Web-Classification
Our Kaggle submission on "French web domain classification" for the ALTEGRAD2020 MVA course (https://www.kaggle.com/c/fr-domain-classification), with Arnaud Massenet and Florent Rambaud (BERTExpress Team). We ended up 6th/45 with 1.03755 log loss on the private test set.
Best Submission Summary
The text embeddings of our best submission are extracted using CamemBERT and TF-IDF+PCA and can be found at code/text_pipeline/Save (camembert_train_embeddings.pkl, camembert_test_embeddings.pkl, tfidf_emb_train.csv and tfidf_emb_test.csv).
They were generated using the codes code/text_pipeline/tfidf_embeddings.py and code/text_pipeline/CamemBERT.ipynb.
The classifier used is Logistic Regression (with Grid Search and k-fold cross validation) and can be found at code/text_pipeline/classifier_lr.py.

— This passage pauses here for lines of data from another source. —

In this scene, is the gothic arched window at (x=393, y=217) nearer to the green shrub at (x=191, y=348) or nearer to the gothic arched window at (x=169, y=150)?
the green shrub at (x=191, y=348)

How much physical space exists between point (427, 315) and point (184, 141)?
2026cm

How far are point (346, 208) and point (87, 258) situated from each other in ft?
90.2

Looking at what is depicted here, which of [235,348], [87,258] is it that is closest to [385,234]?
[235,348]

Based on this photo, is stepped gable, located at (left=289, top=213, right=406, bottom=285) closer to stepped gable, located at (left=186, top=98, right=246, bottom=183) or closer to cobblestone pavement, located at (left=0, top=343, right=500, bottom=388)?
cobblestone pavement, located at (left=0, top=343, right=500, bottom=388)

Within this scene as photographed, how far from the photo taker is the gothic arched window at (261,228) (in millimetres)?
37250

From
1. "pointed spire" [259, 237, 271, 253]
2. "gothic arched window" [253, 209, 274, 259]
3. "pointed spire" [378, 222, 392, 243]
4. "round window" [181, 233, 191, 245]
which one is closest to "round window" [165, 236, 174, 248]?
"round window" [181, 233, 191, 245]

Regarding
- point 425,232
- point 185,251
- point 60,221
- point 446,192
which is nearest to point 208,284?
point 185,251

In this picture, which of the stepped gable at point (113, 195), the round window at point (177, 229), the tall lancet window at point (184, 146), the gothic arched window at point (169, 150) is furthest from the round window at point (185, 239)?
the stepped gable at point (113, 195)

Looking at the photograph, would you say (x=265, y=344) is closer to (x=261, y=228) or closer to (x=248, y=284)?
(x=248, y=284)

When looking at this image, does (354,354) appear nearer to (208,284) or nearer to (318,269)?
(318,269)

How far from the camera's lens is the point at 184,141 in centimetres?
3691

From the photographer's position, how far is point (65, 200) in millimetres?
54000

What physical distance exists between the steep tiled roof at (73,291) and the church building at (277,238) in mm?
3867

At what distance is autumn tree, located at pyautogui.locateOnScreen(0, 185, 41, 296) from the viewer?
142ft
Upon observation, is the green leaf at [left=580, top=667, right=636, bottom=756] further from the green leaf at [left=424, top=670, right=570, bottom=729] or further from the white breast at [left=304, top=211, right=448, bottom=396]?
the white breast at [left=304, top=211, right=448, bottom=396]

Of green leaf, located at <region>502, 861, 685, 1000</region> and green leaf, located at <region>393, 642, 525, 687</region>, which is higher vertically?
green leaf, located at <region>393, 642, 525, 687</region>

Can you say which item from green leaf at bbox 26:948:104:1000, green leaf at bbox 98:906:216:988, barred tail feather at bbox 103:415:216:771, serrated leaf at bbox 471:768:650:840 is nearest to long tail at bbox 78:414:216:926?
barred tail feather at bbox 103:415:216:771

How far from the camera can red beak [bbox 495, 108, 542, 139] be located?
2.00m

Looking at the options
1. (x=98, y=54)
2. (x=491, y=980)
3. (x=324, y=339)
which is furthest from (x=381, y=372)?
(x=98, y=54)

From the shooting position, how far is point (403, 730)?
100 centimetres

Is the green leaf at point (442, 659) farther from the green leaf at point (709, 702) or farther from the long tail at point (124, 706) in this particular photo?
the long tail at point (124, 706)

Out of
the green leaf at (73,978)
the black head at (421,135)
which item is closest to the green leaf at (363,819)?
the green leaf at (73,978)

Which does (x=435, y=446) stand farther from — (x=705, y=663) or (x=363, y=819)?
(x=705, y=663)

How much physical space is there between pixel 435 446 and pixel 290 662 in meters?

The predictions were merged via test time augmentation, code available at code/text_pipeline/Test Time Augmentation/result_file_merge.ipynb.
Other functionalities
We tried different approaches (Graphs, FastText, other classifiers...) that are explained in details in Report.pdf, and of which the code can be found in the code folder.